Copy out, word for word, the part of the material that opens with the line containing "Given (524,236) and" and closes with the final line of the material, including both of those lines.

* * * *

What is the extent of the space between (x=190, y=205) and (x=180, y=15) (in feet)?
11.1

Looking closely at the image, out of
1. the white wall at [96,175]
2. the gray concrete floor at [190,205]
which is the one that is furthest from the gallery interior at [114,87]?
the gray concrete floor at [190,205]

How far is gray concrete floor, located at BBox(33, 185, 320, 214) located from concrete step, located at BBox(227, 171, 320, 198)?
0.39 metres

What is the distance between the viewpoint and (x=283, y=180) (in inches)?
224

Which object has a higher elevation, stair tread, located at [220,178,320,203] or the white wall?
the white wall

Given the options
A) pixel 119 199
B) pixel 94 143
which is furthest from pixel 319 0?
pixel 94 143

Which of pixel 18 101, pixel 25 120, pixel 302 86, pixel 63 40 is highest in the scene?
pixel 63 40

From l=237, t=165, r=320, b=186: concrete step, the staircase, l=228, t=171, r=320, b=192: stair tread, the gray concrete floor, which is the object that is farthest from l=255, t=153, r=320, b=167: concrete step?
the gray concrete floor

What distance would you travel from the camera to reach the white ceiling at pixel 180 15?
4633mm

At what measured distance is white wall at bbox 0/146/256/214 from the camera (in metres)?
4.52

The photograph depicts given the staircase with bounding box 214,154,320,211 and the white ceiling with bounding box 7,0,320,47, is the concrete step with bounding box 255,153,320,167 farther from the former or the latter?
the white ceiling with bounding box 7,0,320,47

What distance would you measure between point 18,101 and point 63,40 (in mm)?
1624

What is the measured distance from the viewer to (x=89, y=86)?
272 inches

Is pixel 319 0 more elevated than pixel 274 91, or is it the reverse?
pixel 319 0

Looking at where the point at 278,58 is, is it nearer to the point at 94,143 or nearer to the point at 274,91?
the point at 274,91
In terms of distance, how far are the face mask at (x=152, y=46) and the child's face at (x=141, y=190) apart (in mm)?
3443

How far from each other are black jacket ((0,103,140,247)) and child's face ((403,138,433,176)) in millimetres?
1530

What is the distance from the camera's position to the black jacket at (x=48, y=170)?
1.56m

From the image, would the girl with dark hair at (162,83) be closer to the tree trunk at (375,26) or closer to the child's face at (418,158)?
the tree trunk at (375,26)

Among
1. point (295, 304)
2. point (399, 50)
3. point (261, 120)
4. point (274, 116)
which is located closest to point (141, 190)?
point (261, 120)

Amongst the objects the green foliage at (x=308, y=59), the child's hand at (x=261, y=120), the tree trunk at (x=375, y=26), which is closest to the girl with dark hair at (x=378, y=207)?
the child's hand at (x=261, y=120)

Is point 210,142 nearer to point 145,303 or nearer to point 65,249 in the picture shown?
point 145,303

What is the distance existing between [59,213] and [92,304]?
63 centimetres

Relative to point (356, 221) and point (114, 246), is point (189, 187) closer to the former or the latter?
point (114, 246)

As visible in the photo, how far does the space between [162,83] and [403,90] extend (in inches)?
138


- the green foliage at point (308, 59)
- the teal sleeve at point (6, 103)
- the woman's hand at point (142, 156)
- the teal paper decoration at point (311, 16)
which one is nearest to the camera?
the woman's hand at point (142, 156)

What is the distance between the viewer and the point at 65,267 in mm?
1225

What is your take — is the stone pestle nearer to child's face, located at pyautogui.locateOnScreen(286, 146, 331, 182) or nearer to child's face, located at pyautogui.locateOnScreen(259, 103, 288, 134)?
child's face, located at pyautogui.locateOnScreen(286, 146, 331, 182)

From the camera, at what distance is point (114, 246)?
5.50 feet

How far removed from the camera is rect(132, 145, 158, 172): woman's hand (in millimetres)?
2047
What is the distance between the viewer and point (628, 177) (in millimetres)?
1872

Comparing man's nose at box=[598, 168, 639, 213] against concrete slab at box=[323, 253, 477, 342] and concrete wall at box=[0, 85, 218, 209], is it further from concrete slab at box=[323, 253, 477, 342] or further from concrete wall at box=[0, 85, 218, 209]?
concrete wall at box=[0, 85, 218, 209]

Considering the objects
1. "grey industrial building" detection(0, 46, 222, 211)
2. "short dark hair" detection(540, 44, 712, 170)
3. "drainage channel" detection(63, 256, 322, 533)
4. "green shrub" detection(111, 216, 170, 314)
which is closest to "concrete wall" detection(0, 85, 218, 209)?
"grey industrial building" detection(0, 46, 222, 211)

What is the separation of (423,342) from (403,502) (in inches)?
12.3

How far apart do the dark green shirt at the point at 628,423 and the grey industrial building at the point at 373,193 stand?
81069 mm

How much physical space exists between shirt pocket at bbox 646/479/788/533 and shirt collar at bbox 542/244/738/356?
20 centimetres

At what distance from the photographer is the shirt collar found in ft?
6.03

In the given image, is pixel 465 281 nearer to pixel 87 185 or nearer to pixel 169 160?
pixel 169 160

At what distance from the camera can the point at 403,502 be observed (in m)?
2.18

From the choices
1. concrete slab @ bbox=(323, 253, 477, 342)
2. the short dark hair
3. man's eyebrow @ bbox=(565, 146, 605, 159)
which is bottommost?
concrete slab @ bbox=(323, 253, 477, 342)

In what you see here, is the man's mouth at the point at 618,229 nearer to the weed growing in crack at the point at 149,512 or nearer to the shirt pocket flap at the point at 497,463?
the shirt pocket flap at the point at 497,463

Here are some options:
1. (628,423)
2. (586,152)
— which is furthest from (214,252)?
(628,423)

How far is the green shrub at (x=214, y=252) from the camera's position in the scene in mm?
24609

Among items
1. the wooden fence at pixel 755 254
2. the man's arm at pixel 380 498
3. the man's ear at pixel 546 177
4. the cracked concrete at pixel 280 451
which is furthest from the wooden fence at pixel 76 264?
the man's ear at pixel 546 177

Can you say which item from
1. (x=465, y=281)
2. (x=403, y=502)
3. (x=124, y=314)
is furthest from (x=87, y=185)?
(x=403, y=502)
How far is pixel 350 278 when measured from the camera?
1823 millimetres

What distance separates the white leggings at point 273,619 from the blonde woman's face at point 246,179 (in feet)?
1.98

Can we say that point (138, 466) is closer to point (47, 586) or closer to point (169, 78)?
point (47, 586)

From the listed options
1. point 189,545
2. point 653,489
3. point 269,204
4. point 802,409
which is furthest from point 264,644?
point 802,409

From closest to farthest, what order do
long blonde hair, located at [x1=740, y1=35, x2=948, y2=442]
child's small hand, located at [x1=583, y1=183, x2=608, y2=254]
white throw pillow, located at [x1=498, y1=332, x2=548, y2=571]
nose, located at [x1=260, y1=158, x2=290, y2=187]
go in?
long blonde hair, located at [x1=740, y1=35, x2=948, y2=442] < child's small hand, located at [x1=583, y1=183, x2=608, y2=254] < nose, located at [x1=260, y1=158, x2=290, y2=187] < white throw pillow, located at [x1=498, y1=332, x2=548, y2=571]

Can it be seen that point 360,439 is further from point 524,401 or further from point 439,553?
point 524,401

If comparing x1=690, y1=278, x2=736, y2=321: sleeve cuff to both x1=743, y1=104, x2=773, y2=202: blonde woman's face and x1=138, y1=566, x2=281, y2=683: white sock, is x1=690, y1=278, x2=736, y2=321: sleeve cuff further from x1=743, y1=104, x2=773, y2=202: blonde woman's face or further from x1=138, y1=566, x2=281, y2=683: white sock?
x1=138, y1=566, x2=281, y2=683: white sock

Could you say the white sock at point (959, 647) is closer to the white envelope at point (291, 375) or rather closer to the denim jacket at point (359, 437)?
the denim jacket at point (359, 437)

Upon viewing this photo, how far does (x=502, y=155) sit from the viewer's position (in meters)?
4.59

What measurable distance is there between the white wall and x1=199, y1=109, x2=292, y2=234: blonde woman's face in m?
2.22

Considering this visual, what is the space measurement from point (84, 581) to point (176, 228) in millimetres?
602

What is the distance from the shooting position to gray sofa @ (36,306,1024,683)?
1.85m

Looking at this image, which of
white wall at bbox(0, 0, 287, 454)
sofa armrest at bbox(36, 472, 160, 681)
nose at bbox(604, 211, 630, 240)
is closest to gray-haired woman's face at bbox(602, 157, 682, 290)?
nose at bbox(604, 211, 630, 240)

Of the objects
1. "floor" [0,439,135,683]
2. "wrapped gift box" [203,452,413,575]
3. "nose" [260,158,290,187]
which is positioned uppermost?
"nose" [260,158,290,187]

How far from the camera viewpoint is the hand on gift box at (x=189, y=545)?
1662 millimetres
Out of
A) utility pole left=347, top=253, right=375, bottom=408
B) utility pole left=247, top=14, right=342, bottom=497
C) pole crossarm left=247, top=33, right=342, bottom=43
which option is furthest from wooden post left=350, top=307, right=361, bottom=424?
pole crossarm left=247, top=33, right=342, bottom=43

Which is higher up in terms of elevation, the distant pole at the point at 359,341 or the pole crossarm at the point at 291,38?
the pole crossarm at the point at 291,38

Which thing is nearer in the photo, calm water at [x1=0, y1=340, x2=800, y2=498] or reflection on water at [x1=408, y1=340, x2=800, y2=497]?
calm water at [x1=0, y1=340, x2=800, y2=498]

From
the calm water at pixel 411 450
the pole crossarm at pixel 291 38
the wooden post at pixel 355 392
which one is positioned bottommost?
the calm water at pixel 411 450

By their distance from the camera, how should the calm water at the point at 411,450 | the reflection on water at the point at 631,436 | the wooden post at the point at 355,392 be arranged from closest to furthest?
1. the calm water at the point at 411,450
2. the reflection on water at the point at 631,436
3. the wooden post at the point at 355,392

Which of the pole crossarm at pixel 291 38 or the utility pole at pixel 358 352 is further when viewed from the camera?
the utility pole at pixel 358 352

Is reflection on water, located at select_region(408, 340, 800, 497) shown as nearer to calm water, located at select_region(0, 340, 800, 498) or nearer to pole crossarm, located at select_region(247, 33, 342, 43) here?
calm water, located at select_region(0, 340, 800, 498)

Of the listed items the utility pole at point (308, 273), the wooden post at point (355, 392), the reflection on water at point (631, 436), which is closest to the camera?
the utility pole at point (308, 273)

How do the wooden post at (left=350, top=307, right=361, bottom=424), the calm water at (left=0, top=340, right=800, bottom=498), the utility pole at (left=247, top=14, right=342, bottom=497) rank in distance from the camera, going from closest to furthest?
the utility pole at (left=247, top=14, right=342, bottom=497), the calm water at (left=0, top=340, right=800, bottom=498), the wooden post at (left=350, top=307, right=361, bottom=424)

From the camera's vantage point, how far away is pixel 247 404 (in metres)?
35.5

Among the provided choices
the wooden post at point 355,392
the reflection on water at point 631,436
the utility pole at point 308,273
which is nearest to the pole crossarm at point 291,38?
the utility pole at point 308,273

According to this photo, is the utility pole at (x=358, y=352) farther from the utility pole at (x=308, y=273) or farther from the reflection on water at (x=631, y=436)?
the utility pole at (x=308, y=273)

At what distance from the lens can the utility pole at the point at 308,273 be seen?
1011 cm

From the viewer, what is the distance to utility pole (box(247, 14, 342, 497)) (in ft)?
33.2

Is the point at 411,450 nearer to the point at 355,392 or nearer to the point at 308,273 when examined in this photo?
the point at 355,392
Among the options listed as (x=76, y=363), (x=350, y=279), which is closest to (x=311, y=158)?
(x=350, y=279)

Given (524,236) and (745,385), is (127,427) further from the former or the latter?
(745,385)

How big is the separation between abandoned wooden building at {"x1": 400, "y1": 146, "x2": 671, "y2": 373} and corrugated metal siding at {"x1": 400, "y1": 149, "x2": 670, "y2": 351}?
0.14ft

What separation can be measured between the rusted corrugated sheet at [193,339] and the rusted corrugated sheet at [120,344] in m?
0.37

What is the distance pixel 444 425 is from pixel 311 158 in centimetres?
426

* * * *

• Response
Given (524,236) and (745,385), is (127,427) further from the former or the latter?
(745,385)

How big is the separation between abandoned wooden building at {"x1": 400, "y1": 146, "x2": 671, "y2": 373} and corrugated metal siding at {"x1": 400, "y1": 149, "x2": 670, "y2": 351}?
0.14ft

What separation can be measured between the rusted corrugated sheet at [193,339] and the rusted corrugated sheet at [120,344] in m?
0.37

What is the distance pixel 444 425 is from pixel 311 158 in centimetres?
426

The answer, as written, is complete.